## TASK GOAL:
Update the passage of the post on mature coding environments starting with "Thursday, December 23, 2010" and going on through "crystallize my thoughts.", giving it back with "secret sauce" swapped for "magic ingredient".

## SUPPLIED TEXT:

————

Thursday, December 23, 2010

Mature Coding Environment

It’s a day for bitching about programming tools again. I have just finished reading a couple of fanboy posts and articles about various programming languages/IDE's etc that are new and hot and just the secret sauce and I am tired of it.

These systems are IMMATURE. They are not only not worthy of production code but they are not worthy of hobby coding. They are to use a technical term... toys.  They are a good idea that is under development and will not be ready for productive use until they have matured.

Why do I bother making what should be a bleedingly obvious comment? Firstly, cause I am sick of the endless spew of new coding stuff and secondly because its clearly not obvious to others. Oh and I'm forcing myself to articulate it because it helps crystallize my thoughts.

So what do I mean by mature? OK. I'll state it up front and then support it rather than trying to build it via subtle and cleaver arguments.... (Never really works anyway)

*** A MATURE PROGRAMMING ENVIRONMENT HELPS THE PROGRAMMER BE EFFECTIVE ***

Yeah? And.... like how?

1. A stable language feature set

2. A state of the art IDE or language support in your favorite text editor

3. Comprehensive RICH support for the major aspects of development (develop, test, deploy, maintain)

4. Has tools to extend the programmer via automation. (Debuggers, Static Analysis, formatters, document extraction, profiling, code generators, macros, Refactoring, GUI Designers, test frameworks and runners)

5. Has high level tools for managing complexity (various file/text/logic/structure views, flowcharts, models etc)

6. Integration with a STABLE ecosystem of components (databases, media libraries, GUI systems)

7. Has a rich knowledge base with both breadth and depth on both core competencies and application to more exotic projects.

8. Has systems of support. (No man is an island... shoulders of Giants etc) Forums, discussions, communities where solutions can be found in a timely fashion.

9. Comprehensive documentation for the tools.

10. Is integrated ( or can be integrated ) into a robust workflow that can be packed up for storage and reopened when needed.

Without getting into stupid methodology arguments, I think these aspects make for an environment that gives the working programmer the best chance of getting from A to B with a project in the most effective way. I'm not talking about the self enrichment that comes from tackling something unknown or hard or only working in assembler or any other side effect of programming. I'm talking about getting a job done effectively so you can get on to the next thing/problem/job/stage whatever. I get that many people enjoy programming and fiddling and wish it would never end. I have those moments and its easy to waste time for little real progress. (Refactoring should be stored in a locked cabinet with the other dangerous drugs...)  I'm talking about getting a specific, bounded job "done" efficiently. (I may be strange in that I am rarely working on a single project at a time, usually there are half a dozen or more in the air at any time in a couple of languages with their own domain issues, so I see patterns develop.)

————

## STORED ROWS:
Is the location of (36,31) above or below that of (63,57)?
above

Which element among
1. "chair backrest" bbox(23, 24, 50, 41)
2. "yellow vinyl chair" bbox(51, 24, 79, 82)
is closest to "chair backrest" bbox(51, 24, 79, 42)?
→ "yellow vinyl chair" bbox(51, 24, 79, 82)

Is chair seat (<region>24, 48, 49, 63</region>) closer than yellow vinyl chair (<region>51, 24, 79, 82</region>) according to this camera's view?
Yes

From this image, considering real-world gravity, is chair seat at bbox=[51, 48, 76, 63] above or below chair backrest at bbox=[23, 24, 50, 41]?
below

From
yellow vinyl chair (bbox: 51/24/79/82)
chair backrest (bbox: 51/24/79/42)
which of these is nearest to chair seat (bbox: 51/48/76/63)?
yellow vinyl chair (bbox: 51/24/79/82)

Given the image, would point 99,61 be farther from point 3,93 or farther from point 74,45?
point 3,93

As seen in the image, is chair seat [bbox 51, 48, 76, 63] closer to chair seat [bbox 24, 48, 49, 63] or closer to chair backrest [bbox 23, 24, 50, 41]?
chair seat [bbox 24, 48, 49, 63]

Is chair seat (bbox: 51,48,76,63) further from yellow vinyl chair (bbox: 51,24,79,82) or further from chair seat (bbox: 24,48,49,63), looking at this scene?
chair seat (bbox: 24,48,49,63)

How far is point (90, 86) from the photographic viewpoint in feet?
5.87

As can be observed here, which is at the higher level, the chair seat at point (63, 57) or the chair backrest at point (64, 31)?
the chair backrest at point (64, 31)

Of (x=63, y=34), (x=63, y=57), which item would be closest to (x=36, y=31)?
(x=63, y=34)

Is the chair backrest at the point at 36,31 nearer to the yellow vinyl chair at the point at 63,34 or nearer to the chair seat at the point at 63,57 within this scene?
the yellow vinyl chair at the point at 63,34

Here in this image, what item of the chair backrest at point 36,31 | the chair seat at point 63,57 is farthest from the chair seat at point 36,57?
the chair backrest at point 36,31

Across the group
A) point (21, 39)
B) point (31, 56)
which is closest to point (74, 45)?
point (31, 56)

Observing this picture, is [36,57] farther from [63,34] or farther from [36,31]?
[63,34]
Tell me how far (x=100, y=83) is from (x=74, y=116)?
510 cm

————

## EXERCISE RESPONSE:
Thursday, December 23, 2010

Mature Coding Environment

It’s a day for bitching about programming tools again. I have just finished reading a couple of fanboy posts and articles about various programming languages/IDE's etc that are new and hot and just the magic ingredient and I am tired of it.

These systems are IMMATURE. They are not only not worthy of production code but they are not worthy of hobby coding. They are to use a technical term... toys.  They are a good idea that is under development and will not be ready for productive use until they have matured.

Why do I bother making what should be a bleedingly obvious comment? Firstly, cause I am sick of the endless spew of new coding stuff and secondly because its clearly not obvious to others. Oh and I'm forcing myself to articulate it because it helps crystallize my thoughts.